Agreement with Warren Buffett’s company is “potential threat”
Lloyd’s finance director Luke Savage has spoken out against megabroker Aon’s deal with Berkshire Hathaway.
The arrangement, announced in March, means that Aon allocates $7.50 (£4.9) to Berkshire Hathaway for every $100 of premiums it places at Lloyd’s, and Berkshire Hathaway is liable to pay out 7.5% of any claims.
Savage, quoted in today’s Financial Times, said: “All credit to Berkshire Hathaway – they are going to be getting the return of Lloyd’s without having to make the investment around underwriting expertise that the Lloyd’s market does make.
“It’s effectively a tracker fund on Lloyd’s … It is a potential threat. How sustainable is that in the long term? If it starts to undermine the expertise within the Lloyd’s market, is that actually in the long-term interests of the client?”

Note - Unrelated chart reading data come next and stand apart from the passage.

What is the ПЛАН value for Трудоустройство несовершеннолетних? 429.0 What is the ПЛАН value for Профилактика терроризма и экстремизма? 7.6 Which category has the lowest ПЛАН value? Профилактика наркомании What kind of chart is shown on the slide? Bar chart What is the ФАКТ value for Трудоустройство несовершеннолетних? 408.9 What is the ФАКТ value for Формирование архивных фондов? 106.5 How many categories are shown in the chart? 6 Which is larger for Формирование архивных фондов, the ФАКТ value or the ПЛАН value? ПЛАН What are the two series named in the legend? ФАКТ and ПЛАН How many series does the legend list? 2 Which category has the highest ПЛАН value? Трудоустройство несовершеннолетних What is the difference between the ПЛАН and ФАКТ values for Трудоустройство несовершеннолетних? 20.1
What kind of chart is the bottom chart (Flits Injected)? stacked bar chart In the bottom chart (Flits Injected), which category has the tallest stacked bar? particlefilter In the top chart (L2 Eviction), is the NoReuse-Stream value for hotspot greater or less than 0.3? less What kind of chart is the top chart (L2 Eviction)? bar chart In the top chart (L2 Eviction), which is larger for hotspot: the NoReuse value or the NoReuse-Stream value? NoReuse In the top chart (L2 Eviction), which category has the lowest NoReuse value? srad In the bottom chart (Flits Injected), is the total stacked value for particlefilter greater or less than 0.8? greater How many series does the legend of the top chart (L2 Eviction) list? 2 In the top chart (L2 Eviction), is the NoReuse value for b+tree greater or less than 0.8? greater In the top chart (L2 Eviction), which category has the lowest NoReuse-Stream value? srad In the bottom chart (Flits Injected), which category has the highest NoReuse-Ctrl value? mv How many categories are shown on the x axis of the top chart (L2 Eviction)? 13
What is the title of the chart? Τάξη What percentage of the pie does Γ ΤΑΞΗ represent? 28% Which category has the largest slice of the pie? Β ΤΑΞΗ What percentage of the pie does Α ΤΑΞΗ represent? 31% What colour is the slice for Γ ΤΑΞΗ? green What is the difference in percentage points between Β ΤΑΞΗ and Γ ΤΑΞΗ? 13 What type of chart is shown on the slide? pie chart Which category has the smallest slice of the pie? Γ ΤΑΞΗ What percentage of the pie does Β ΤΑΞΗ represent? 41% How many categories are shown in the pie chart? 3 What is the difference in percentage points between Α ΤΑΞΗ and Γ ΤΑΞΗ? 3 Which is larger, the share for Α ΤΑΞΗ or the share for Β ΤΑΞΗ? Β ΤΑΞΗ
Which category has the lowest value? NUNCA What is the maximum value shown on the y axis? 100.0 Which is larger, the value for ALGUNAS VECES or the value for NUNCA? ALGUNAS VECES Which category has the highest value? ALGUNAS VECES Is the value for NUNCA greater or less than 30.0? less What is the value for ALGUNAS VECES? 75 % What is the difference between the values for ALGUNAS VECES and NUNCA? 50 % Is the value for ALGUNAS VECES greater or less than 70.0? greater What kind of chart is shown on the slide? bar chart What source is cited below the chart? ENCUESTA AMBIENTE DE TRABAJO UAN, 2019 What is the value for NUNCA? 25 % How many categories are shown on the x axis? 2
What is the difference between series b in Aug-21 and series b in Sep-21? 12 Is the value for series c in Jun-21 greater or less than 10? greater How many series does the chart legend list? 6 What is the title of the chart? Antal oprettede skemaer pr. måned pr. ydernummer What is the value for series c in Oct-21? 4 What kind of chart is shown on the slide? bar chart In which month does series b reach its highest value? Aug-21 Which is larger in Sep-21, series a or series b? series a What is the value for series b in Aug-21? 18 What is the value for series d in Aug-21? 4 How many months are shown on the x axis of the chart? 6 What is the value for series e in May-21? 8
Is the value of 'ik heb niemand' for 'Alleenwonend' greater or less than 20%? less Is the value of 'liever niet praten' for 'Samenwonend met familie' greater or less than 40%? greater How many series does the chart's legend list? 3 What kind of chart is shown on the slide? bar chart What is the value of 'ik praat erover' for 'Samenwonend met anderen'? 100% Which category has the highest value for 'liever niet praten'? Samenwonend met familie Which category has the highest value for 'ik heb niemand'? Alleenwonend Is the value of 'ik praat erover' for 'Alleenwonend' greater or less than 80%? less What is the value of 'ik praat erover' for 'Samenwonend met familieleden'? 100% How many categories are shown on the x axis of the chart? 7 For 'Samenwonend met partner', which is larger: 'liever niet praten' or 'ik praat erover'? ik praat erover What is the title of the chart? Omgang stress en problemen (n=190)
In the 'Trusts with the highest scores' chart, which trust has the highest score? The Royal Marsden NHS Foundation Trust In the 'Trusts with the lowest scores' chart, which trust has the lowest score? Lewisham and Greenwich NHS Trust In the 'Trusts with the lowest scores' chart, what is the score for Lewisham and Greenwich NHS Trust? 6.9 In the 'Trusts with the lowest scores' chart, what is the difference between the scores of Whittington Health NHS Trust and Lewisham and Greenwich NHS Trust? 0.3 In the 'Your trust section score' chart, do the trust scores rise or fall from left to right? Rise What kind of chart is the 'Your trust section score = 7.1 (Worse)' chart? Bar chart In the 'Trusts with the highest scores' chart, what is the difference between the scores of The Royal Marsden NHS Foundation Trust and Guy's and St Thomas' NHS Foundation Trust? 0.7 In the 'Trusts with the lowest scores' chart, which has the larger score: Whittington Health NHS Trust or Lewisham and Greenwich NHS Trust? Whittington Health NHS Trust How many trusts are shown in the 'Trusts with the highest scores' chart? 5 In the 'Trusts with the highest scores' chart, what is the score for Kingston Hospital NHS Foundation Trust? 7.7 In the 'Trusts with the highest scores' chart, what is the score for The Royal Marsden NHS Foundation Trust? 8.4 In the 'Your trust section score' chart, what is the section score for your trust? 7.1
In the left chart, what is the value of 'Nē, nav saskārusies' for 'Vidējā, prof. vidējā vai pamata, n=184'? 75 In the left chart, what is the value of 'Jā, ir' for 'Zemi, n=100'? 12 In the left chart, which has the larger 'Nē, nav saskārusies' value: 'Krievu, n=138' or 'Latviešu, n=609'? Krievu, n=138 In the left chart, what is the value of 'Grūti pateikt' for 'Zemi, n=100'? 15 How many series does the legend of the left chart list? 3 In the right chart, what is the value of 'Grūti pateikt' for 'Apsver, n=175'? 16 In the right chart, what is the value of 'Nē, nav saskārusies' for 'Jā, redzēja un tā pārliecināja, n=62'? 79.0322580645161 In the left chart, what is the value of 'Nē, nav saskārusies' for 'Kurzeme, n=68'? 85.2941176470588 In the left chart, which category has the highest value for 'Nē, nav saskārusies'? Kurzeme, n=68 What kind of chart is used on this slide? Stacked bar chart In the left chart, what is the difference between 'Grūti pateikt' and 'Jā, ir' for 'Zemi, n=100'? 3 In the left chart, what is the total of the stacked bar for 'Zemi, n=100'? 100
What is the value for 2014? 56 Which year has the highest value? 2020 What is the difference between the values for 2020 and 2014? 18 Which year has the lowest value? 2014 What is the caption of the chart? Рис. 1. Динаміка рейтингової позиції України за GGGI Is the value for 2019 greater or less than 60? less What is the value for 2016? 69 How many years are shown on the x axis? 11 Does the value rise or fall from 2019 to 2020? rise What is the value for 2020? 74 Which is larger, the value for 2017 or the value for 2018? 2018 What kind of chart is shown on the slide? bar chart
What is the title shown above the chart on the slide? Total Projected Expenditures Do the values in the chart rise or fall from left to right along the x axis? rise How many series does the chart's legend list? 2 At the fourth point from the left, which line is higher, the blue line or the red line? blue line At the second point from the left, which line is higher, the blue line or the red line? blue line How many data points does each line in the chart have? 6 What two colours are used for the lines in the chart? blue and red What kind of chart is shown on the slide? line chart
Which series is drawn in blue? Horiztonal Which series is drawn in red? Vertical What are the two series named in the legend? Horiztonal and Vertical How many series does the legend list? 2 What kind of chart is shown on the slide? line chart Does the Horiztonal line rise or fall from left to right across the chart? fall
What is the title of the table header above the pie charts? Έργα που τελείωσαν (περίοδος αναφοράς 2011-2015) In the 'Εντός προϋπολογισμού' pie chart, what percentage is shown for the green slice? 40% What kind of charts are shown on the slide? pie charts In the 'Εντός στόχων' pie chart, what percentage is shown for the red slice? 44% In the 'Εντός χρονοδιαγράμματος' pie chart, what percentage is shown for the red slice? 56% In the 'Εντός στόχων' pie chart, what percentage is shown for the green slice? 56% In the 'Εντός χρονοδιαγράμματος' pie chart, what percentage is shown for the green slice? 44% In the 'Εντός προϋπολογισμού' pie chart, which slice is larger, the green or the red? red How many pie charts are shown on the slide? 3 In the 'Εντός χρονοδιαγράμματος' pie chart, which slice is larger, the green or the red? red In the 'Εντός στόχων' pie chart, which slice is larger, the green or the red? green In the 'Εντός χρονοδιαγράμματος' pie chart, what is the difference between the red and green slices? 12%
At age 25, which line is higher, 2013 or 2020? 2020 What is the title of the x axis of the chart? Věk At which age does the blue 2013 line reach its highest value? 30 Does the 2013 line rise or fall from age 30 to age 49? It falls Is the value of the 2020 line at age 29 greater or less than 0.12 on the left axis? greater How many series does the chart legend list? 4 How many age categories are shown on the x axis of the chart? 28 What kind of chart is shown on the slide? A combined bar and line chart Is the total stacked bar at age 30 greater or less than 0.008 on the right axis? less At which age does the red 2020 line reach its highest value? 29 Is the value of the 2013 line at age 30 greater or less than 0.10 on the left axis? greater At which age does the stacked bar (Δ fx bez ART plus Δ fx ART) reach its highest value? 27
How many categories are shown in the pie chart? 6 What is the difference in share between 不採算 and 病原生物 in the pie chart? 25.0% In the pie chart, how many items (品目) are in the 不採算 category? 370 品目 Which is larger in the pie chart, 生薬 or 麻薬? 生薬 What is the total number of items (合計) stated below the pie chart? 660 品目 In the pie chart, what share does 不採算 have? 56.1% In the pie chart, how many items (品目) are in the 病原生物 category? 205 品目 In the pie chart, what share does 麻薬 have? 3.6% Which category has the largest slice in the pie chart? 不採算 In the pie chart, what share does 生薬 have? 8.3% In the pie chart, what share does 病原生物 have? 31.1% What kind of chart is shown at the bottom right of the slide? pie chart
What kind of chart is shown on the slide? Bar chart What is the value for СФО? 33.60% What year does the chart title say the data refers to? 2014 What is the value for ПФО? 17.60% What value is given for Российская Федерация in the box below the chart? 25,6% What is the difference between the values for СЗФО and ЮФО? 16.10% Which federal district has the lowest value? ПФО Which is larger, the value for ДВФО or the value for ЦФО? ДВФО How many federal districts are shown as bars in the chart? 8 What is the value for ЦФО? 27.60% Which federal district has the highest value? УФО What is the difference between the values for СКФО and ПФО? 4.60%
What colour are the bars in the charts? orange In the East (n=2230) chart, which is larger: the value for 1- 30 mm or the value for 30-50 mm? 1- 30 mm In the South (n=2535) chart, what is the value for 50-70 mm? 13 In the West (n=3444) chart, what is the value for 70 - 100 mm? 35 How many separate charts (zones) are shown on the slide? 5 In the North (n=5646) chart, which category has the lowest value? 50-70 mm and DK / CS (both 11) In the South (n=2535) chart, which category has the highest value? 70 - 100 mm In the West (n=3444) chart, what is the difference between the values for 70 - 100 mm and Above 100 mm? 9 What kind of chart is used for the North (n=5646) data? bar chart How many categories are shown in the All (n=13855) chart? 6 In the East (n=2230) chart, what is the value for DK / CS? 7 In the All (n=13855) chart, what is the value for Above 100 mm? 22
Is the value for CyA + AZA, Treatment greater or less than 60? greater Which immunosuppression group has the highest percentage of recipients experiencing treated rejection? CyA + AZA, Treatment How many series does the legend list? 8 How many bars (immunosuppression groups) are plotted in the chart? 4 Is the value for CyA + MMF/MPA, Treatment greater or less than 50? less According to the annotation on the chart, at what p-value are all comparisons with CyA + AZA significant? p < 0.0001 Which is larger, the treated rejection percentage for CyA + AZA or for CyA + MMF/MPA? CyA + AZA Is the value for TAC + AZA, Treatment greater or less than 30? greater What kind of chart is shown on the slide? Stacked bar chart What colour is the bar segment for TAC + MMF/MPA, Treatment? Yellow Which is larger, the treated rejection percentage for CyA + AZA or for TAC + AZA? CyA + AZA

Savage was speaking at an insurance conference this week.
When the deal was first announced, it did raise concerns for some in the market. The chief executive of one Lloyd’s insurer told Insurance Times: “You could argue that [the deal] will attract some business into Lloyd’s. More likely is that the Lloyd’s market will be diluted down.
“You could see them using that as an opportunity to perhaps drop some of the smaller markets, so it could be a threat over the longer term to some of the smaller operators within Lloyd’s.”
According to the FT, Aon said Berkshire was providing a “welcome source of additional capital” and this would keep its clients’ premiums low. Berskhire did not comment.